> DIRECTIONS:
From the line that includes "At what distance from the lens" to the last line of the records, inclusive, repeat each line exactly.

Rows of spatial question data
┄┄┄┄┄┄┄┄┄┄

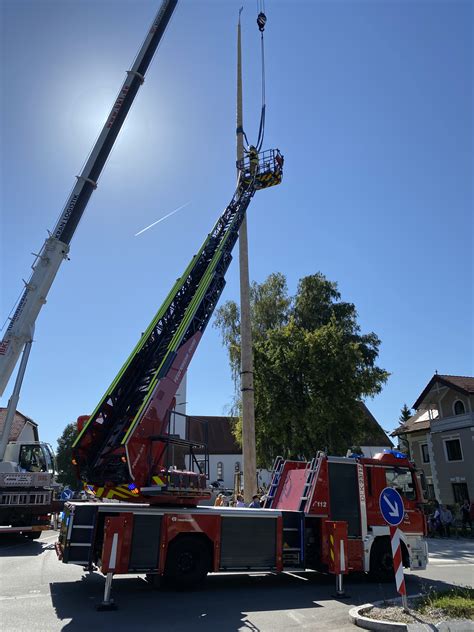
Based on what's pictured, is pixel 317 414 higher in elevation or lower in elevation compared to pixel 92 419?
higher

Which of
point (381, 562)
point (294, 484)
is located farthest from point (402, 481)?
point (294, 484)

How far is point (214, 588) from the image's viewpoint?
9.21 metres

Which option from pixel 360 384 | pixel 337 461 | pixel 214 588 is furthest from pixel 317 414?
pixel 214 588

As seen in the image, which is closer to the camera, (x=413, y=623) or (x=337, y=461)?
(x=413, y=623)

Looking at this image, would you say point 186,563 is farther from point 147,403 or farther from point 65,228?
point 65,228

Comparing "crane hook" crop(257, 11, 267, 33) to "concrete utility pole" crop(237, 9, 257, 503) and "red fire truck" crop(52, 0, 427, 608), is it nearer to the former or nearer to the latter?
"concrete utility pole" crop(237, 9, 257, 503)

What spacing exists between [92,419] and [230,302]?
82.2ft

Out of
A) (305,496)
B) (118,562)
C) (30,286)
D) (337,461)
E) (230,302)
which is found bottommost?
(118,562)

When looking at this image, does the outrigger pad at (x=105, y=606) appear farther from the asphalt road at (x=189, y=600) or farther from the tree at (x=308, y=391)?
the tree at (x=308, y=391)

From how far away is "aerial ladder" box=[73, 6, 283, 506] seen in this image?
8602 mm

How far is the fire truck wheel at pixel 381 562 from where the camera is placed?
33.3 feet

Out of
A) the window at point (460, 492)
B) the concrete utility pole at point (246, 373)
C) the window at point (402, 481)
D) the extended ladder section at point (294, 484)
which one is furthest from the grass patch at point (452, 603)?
the window at point (460, 492)

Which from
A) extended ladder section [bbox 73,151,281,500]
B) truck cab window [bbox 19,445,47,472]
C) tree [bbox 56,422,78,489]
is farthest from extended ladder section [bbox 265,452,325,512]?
tree [bbox 56,422,78,489]

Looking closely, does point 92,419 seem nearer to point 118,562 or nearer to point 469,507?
point 118,562
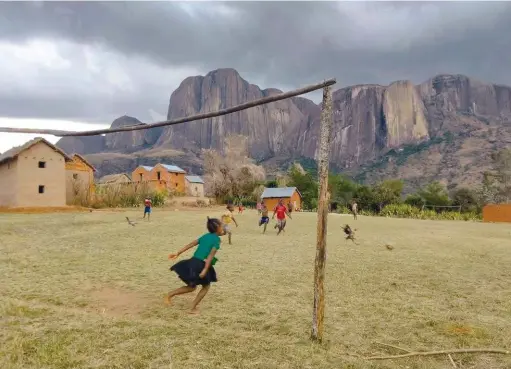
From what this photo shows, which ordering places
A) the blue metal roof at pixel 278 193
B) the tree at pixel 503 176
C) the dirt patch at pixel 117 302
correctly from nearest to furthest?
1. the dirt patch at pixel 117 302
2. the blue metal roof at pixel 278 193
3. the tree at pixel 503 176

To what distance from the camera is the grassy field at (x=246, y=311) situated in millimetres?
5139

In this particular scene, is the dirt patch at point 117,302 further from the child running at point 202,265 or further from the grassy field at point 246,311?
the child running at point 202,265

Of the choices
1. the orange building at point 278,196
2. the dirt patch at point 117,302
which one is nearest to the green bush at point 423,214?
the orange building at point 278,196

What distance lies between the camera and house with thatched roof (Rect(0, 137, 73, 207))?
3198 cm

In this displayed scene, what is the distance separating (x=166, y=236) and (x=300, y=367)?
14.9 metres

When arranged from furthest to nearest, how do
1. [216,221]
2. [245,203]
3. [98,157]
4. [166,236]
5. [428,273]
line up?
[98,157], [245,203], [166,236], [428,273], [216,221]

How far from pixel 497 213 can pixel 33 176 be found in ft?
139

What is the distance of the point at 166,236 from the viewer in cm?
1911

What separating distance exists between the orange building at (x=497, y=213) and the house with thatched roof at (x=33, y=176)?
40.0 metres

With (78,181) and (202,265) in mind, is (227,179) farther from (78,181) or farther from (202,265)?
(202,265)

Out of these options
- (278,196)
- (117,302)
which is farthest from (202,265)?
(278,196)

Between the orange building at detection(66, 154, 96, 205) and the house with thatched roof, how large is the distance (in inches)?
149

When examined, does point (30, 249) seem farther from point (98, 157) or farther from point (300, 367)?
point (98, 157)

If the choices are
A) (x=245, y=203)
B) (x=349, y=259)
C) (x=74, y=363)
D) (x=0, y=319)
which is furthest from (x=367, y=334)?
(x=245, y=203)
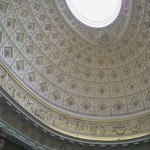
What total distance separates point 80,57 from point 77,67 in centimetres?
79

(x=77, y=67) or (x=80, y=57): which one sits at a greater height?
(x=80, y=57)

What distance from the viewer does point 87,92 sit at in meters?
22.6

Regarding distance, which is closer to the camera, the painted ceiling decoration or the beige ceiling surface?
the painted ceiling decoration

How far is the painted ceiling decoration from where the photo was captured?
19344mm

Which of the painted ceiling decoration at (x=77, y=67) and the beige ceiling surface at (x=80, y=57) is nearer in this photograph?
the painted ceiling decoration at (x=77, y=67)

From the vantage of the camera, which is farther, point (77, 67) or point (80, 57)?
point (80, 57)

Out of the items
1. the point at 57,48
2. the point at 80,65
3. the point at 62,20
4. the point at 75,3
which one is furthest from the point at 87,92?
the point at 75,3

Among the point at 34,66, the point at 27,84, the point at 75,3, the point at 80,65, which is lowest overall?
the point at 27,84

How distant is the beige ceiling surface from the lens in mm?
19922

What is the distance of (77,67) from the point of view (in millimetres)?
22828

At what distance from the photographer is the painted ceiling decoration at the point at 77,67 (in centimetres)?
1934

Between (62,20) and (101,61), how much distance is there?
4.22 meters

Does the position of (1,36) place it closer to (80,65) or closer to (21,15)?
(21,15)

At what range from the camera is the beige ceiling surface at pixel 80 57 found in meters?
19.9
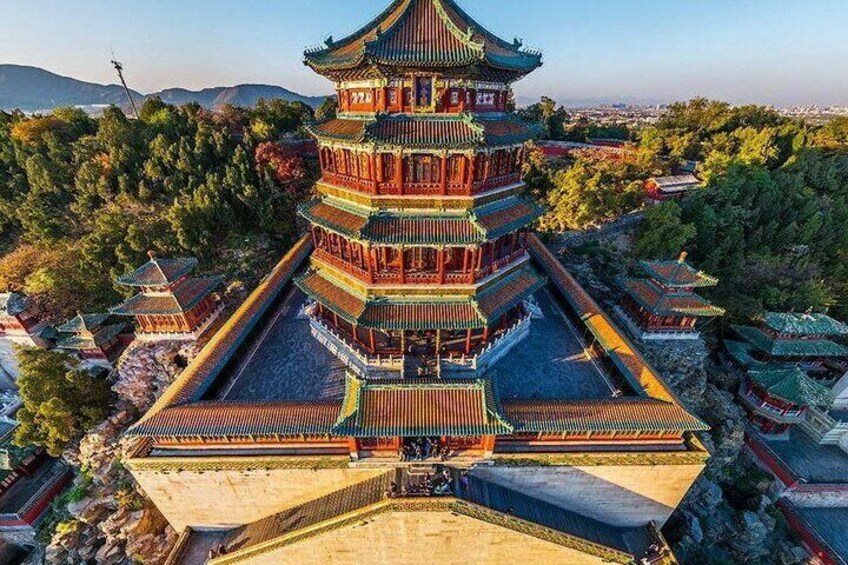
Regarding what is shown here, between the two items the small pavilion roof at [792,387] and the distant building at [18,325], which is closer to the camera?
the small pavilion roof at [792,387]

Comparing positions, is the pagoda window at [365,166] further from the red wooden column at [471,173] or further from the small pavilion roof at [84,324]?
the small pavilion roof at [84,324]

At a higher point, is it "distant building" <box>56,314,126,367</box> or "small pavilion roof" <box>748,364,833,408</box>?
"distant building" <box>56,314,126,367</box>

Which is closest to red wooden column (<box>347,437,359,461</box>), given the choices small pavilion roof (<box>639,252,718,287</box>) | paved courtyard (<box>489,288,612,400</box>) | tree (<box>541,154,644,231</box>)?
paved courtyard (<box>489,288,612,400</box>)

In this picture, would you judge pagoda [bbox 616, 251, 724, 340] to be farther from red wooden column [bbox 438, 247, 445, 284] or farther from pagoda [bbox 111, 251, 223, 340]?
pagoda [bbox 111, 251, 223, 340]

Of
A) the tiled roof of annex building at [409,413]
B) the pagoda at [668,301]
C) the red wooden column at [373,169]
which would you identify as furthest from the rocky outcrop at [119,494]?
the pagoda at [668,301]

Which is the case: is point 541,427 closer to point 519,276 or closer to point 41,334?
point 519,276
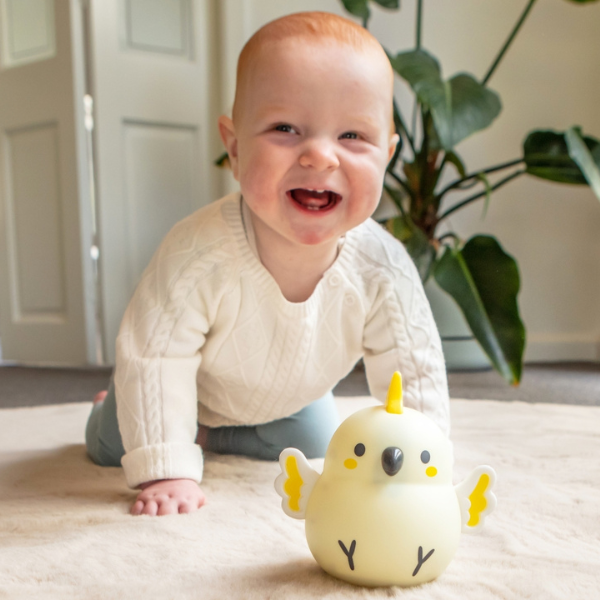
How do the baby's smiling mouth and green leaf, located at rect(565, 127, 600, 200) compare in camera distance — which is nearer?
the baby's smiling mouth

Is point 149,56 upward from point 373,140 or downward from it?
upward

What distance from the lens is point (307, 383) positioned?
0.89 m

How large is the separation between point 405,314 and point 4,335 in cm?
201

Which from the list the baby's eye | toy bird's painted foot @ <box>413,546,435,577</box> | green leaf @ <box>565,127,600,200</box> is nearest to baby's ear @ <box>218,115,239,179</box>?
the baby's eye

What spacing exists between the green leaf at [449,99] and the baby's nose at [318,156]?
0.91m

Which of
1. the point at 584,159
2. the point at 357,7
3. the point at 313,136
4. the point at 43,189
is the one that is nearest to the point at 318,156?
the point at 313,136

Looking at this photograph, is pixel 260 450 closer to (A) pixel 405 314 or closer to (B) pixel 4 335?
(A) pixel 405 314

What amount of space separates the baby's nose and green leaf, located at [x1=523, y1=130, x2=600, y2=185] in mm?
1271

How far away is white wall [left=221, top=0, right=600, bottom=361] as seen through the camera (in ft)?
7.51

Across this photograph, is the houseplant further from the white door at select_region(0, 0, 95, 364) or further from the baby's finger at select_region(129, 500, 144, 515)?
the white door at select_region(0, 0, 95, 364)

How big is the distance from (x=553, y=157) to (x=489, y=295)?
0.56 m

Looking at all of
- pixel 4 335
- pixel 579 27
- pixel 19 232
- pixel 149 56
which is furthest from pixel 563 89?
pixel 4 335

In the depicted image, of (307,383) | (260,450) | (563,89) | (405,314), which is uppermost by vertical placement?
(563,89)

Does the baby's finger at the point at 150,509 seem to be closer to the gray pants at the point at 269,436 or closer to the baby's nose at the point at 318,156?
the gray pants at the point at 269,436
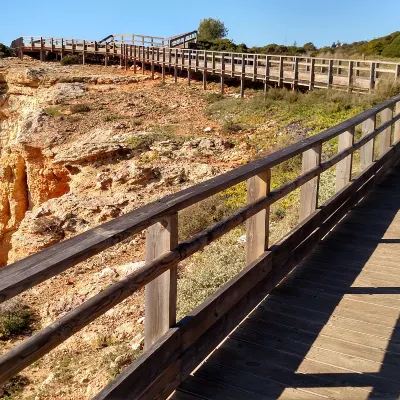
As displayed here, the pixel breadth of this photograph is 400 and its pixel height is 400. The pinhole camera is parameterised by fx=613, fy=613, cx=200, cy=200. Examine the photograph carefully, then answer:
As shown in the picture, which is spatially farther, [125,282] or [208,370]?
[208,370]

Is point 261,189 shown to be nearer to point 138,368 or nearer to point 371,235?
point 138,368

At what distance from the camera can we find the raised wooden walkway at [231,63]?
898 inches

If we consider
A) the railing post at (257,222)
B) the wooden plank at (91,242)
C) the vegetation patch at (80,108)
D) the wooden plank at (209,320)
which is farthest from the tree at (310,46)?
the wooden plank at (91,242)

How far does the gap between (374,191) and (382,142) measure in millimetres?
1324

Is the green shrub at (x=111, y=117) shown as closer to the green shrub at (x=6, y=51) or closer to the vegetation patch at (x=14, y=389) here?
the vegetation patch at (x=14, y=389)

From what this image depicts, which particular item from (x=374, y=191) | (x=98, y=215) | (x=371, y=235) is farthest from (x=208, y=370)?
(x=98, y=215)

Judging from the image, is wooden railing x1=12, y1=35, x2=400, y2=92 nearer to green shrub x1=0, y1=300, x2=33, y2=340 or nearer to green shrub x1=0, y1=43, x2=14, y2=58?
green shrub x1=0, y1=43, x2=14, y2=58

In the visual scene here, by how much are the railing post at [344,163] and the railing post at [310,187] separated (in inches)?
44.4

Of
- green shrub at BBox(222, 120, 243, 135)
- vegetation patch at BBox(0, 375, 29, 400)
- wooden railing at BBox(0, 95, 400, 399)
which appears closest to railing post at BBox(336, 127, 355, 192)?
wooden railing at BBox(0, 95, 400, 399)

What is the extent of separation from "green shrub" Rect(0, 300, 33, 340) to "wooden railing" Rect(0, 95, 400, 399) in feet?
20.5

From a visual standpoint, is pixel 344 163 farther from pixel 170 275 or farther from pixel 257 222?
pixel 170 275

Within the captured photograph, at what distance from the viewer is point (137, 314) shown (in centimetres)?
963

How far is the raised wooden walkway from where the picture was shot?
74.8 feet

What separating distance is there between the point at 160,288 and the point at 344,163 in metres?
4.39
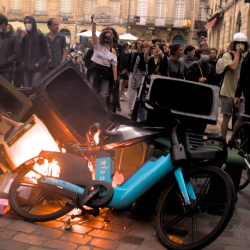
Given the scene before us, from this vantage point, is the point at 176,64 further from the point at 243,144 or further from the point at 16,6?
the point at 16,6

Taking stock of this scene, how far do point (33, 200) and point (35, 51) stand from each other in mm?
5300

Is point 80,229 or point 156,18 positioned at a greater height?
point 156,18

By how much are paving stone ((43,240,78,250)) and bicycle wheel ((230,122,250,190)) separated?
97.9 inches

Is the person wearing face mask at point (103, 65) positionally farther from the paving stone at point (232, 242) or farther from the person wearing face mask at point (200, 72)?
the paving stone at point (232, 242)

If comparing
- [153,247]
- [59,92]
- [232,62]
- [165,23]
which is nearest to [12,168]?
[59,92]

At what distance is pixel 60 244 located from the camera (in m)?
3.66

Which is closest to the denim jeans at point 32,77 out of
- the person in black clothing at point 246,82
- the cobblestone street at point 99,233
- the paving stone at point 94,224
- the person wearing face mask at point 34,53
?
the person wearing face mask at point 34,53

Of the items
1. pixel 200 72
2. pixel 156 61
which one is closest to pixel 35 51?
pixel 156 61

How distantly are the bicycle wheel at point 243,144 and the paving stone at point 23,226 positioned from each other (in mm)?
2550

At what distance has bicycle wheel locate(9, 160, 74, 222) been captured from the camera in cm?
407

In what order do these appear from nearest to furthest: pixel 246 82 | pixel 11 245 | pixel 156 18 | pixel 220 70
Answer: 1. pixel 11 245
2. pixel 246 82
3. pixel 220 70
4. pixel 156 18

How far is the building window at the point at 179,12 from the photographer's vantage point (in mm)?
55781

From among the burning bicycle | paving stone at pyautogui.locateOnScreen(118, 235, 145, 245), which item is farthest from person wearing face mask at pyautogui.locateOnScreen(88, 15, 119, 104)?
paving stone at pyautogui.locateOnScreen(118, 235, 145, 245)

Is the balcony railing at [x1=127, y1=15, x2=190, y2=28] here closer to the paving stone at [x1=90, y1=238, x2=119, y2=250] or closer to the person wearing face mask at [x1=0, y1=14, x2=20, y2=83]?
the person wearing face mask at [x1=0, y1=14, x2=20, y2=83]
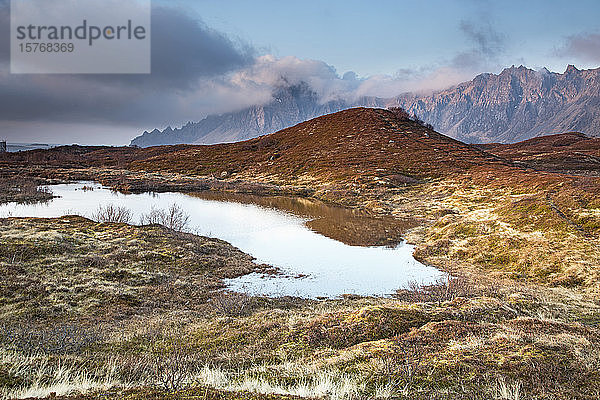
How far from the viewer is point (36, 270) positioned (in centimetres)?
2128

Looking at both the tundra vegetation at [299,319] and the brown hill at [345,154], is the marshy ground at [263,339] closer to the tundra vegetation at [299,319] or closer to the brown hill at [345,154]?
the tundra vegetation at [299,319]

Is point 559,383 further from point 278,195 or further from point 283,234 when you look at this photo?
point 278,195

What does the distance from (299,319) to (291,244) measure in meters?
21.9

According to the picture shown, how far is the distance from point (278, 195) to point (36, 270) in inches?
2323

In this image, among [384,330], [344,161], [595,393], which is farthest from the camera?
[344,161]

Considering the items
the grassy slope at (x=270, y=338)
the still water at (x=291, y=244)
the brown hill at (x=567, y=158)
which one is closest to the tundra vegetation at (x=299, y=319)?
the grassy slope at (x=270, y=338)

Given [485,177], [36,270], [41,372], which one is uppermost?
[485,177]

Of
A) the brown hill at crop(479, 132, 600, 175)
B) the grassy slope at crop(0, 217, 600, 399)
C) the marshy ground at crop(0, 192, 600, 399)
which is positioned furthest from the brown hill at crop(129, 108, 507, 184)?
the grassy slope at crop(0, 217, 600, 399)

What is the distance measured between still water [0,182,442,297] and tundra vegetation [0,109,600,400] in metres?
2.31

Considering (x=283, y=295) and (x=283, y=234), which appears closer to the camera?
(x=283, y=295)

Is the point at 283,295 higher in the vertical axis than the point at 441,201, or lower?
lower

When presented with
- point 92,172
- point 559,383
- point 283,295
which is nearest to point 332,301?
point 283,295

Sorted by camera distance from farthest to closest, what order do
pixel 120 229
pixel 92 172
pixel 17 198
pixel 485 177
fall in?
pixel 92 172, pixel 485 177, pixel 17 198, pixel 120 229

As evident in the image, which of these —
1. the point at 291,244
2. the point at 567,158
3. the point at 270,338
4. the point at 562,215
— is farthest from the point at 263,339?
the point at 567,158
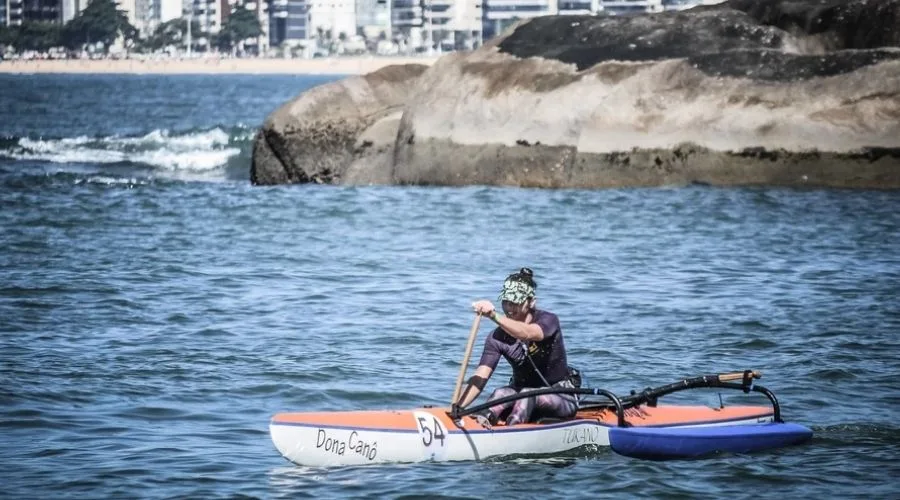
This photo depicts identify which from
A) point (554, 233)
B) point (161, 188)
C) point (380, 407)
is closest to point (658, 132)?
point (554, 233)

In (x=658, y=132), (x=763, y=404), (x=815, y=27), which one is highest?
(x=815, y=27)

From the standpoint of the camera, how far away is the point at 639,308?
18.7 m

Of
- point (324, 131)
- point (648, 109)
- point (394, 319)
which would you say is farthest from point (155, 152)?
point (394, 319)

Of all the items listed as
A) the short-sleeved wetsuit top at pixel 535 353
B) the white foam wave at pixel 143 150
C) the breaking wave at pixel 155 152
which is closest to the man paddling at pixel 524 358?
the short-sleeved wetsuit top at pixel 535 353

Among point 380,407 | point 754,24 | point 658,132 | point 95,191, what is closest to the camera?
point 380,407

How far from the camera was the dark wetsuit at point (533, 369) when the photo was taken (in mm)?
12359

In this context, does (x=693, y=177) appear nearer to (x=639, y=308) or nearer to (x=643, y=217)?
(x=643, y=217)

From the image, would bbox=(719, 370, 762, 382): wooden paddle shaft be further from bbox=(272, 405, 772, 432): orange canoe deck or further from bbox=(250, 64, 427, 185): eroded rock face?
bbox=(250, 64, 427, 185): eroded rock face

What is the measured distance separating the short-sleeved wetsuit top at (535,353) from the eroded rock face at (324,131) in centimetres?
1927

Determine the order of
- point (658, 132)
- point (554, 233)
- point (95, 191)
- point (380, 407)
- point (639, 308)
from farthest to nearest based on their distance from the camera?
point (95, 191) < point (658, 132) < point (554, 233) < point (639, 308) < point (380, 407)

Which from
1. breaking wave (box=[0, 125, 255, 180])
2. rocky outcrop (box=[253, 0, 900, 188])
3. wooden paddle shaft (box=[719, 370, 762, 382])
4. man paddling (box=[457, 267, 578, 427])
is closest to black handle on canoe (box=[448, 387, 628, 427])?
man paddling (box=[457, 267, 578, 427])

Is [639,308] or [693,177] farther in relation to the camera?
[693,177]

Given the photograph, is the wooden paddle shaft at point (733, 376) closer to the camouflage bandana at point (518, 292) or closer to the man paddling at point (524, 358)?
the man paddling at point (524, 358)

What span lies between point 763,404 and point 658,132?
14004 millimetres
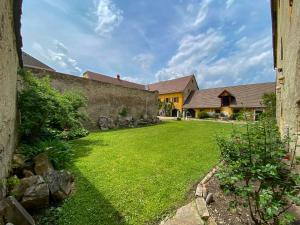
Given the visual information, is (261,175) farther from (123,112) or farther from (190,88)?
(190,88)

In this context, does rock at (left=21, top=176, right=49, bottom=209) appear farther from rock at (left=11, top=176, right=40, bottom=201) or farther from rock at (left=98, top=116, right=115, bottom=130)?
rock at (left=98, top=116, right=115, bottom=130)

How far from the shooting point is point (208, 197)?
132 inches

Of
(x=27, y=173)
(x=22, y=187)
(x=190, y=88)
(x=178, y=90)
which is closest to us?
(x=22, y=187)

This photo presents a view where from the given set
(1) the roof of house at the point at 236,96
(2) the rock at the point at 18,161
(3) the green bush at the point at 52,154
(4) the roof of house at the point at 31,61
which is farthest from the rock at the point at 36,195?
(1) the roof of house at the point at 236,96

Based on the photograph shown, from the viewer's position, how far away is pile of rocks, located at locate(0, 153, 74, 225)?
8.26ft

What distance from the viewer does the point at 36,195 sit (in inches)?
121

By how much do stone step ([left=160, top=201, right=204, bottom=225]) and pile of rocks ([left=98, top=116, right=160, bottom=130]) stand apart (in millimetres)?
12407

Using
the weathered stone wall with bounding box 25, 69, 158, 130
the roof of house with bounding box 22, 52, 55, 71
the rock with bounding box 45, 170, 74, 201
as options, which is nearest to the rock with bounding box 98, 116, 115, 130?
the weathered stone wall with bounding box 25, 69, 158, 130

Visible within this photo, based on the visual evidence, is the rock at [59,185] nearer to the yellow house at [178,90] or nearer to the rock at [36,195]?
the rock at [36,195]

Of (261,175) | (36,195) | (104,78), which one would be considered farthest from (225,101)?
(36,195)

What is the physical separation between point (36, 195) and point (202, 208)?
290 cm

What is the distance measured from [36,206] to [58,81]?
34.9ft

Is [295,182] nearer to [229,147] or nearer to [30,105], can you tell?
[229,147]

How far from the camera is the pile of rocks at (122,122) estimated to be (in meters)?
15.0
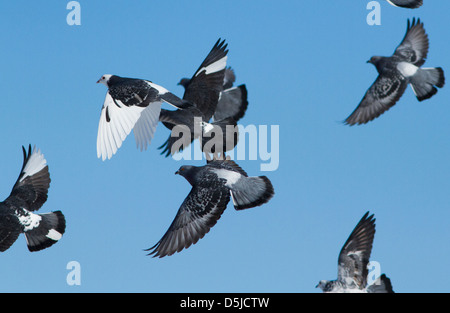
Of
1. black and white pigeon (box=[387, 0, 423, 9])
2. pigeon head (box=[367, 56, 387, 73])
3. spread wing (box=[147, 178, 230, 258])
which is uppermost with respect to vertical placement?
black and white pigeon (box=[387, 0, 423, 9])

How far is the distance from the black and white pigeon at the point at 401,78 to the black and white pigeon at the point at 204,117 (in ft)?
10.1

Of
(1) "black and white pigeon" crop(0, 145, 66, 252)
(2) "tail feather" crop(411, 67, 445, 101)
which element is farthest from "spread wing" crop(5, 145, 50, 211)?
(2) "tail feather" crop(411, 67, 445, 101)

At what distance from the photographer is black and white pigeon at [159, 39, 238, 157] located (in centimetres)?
841

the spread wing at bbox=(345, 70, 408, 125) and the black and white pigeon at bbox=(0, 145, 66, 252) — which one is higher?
the spread wing at bbox=(345, 70, 408, 125)

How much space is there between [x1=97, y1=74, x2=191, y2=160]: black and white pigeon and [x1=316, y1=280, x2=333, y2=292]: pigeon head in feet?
9.46

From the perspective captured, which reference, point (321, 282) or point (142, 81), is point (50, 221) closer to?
point (142, 81)

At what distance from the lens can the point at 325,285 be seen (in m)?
6.95

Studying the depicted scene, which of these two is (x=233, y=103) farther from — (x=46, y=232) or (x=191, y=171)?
(x=46, y=232)

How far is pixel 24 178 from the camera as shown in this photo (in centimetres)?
862

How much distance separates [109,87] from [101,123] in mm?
1024

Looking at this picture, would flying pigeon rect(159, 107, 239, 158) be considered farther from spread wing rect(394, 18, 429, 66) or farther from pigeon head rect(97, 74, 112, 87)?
spread wing rect(394, 18, 429, 66)

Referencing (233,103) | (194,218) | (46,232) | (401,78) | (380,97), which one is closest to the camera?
(194,218)

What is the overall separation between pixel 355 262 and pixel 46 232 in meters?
4.32

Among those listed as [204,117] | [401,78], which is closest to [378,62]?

┄┄┄┄┄┄┄┄┄┄

> WRITTEN ANSWER:
At what distance from the lens can the point at 325,285 be seen (in m)?
6.95

Studying the depicted scene, which of these two is (x=233, y=103) farther from — (x=46, y=232) or (x=191, y=171)?
(x=46, y=232)

How far is pixel 24 178 from the camera as shown in this photo (in centimetres)?
862

How much distance separates [109,87] from [101,123] in mm?
1024

Looking at this picture, would flying pigeon rect(159, 107, 239, 158) be considered farther from spread wing rect(394, 18, 429, 66) or farther from pigeon head rect(97, 74, 112, 87)?
spread wing rect(394, 18, 429, 66)

Referencing (233,103) | (194,218) | (46,232) | (401,78) | (380,97), which one is closest to the camera?
(194,218)

What is the overall separation between pixel 355 262 and pixel 46 232 in meters?
4.32

Among those listed as [204,117] | [401,78], which is closest to [378,62]?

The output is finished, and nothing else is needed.